Passage shown Block Start

On her deathbed Catherine demanded no mourners, “only stout souls and professional laughers.” But she died the most grieved and beloved as well as the most powerful of Russian czars. Posterity, typically, has shortchanged her, Hollywood in particular. Marlene Dietrich and Elisabeth Berger reduce her to a vapid babe incapable of a coherent sentence; and Catherine Zeta-Jones, to a lonely boss lady without the love of a good man.
Catherine, however, wasn’t typecastable. She was a multiple-choice character—female largeness personified, convinced that she was “exceptional” and “born to succeed.” “Autocracy,” she said of herself, “requires certain qualities.” Half these qualities—the grit, stamina, and training—were acquired; the rest, goddess-given. As Voltaire put it, the secret of her reign was her dual ability to “charm
and
rule.”
Originally Inanna, the Sumerian sex goddess, occupied the highest seat of heaven. On her seals she wears the insignia of her former glory—a tiered crown, a royal gown, and eagle wings spiked with maces—and she holds a staff of entwined serpents. She plants her foot on a lion, the emblem of kingship. But with the ascent of patriarchal domination, Inanna lost her absolute sovereignty.

Passage shown Block End

Set of tasks:
• a. List every person named in the passage on Catherine and Inanna other than Catherine herself.
• b. Rewrite everything from "Originally Inanna, the" down to "her absolute sovereignty." in the passage on Catherine and Inanna, replacing "lion" with "bull".
• c. Extend the passage on Catherine and Inanna, picking up from where it stops.
None of the tasks draw on the items.

Records shown Block Start

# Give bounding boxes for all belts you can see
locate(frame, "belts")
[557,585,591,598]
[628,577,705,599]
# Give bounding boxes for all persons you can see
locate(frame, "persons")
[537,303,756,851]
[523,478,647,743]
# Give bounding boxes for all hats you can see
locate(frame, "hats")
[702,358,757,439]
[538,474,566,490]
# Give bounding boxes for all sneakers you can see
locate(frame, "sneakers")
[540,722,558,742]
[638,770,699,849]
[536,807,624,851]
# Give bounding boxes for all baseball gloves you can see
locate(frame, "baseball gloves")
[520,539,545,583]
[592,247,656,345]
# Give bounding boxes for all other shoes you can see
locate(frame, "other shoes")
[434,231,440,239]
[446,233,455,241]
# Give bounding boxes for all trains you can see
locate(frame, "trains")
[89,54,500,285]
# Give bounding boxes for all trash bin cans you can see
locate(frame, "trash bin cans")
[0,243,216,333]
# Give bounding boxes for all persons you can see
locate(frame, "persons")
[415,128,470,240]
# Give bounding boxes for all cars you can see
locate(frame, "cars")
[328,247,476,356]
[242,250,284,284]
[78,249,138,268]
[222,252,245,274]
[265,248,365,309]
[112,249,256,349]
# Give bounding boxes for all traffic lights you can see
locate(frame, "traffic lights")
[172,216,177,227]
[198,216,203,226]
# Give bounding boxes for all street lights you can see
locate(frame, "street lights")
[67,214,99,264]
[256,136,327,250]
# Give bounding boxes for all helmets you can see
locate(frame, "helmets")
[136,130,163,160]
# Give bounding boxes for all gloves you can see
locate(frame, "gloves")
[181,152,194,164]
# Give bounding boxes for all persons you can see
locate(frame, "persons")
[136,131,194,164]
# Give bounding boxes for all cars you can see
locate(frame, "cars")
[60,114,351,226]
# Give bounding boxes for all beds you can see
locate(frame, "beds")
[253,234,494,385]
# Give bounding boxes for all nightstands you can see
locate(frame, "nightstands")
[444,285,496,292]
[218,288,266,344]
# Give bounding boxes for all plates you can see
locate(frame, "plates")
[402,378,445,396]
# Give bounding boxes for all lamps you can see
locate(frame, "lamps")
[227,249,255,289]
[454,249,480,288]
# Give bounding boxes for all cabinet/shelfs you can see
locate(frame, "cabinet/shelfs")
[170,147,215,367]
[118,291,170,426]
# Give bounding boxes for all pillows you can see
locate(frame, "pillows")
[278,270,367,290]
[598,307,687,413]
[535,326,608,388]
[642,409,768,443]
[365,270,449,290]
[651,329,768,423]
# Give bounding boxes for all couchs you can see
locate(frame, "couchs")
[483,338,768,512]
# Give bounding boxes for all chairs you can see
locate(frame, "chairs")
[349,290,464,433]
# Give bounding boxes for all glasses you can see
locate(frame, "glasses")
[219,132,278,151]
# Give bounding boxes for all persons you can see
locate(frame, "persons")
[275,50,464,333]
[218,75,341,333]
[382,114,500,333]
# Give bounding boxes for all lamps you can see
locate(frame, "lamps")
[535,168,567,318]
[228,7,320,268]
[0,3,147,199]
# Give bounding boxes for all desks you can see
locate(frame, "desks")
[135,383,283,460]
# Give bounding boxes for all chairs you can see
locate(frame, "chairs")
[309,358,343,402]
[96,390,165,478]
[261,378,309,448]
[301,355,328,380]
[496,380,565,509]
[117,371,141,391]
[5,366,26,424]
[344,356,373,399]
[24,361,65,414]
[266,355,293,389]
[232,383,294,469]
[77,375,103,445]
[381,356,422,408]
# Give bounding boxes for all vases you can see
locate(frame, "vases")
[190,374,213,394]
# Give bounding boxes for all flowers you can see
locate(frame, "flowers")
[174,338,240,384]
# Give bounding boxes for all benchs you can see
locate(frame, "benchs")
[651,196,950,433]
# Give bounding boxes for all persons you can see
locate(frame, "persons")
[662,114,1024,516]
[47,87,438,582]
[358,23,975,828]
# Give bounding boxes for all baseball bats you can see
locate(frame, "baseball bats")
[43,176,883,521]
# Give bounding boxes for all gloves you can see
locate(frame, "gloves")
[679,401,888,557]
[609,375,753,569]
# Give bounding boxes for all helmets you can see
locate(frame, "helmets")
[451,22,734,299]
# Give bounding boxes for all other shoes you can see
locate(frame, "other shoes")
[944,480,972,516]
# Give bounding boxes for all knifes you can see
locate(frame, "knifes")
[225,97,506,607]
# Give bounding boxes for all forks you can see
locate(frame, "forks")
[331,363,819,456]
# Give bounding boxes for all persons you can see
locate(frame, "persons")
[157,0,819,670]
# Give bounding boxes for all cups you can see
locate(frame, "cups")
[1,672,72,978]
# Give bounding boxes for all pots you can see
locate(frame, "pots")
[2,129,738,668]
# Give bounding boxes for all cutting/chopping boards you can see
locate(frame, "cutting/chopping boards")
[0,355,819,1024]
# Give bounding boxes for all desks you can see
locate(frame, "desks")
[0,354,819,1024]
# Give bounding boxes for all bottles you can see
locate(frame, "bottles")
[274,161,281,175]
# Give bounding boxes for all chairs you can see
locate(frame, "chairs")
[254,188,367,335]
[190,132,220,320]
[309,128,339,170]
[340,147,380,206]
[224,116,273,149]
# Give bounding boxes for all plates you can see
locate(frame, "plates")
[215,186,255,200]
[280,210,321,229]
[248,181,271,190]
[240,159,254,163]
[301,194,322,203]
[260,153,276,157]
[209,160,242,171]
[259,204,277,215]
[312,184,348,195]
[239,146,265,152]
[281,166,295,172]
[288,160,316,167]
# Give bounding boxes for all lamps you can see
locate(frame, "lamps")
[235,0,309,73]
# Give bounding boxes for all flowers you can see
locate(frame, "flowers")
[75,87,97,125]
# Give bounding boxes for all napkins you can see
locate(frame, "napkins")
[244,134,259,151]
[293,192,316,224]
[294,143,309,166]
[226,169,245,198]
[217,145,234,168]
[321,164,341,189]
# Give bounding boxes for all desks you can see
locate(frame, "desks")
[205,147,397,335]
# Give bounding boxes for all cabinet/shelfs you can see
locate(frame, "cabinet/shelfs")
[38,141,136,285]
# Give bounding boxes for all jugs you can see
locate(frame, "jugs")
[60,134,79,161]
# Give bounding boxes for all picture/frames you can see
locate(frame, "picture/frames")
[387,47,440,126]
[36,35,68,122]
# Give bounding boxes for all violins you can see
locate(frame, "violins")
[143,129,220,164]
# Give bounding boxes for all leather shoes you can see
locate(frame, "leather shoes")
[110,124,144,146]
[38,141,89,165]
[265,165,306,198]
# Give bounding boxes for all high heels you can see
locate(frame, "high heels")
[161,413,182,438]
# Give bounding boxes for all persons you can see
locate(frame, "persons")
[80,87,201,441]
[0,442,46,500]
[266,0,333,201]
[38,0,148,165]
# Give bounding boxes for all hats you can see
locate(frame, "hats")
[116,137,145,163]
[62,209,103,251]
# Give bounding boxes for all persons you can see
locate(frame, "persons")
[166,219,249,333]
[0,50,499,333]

Records shown Block End

Expected results:
• a.
Marlene Dietrich
Elisabeth Berger
Catherine Zeta-Jones
Voltaire

• b.
Originally Inanna, the Sumerian sex goddess, occupied the highest seat of heaven. On her seals she wears the insignia of her former glory—a tiered crown, a royal gown, and eagle wings spiked with maces—and she holds a staff of entwined serpents. She plants her foot on a bull, the emblem of kingship. But with the ascent of patriarchal domination, Inanna lost her absolute sovereignty.

• c.
Although still called the Queen of Heaven and Earth and Framer of All Decrees, she became the divine ordainer of male rule. At the sacred marriage ceremony, Inanna (played by a priestess) invested the king with the authority of office and infused him with divine eros, the cosmic life force, by copulating with him on the high altar. Without her imprimatur, he could not govern; without her wisdom and guidance, he could not keep the ship of state on course. Inanna’s consort, Dumuzi, ran afoul the moment she left him alone and had to be chastened and educated to mature leadership through a descent to the underworld. Thereafter Inanna, the “Brave One” and “Honored Counselor,” reigned by his side, the guarantor of the “right ordering of Sumerian society.” And the source of her supernal statecraft was all in her
hi-li,
her holy sex appeal and ride-the-whirlwind sacred lust.
Theodora, A.D. c. 497-548
In one of the many legends told of her, Theodora once worked as a prostitute among the Amazons where she entertained a penniless stranger. He gave her all he had, a ring and a promise to marry her if he became emperor. Years later, of course, she handed the ring to Justinian and became the great sixth-century empress of Byzantium. The only true parts of the story are the emperor’s lowly origins (his successful uncle summoned him to power from a “wild and desolate heath”) and Theodora’s early career in prostitution. She was a true child of Inanna, a
putain royale,
rambling rose, and anointer of kings.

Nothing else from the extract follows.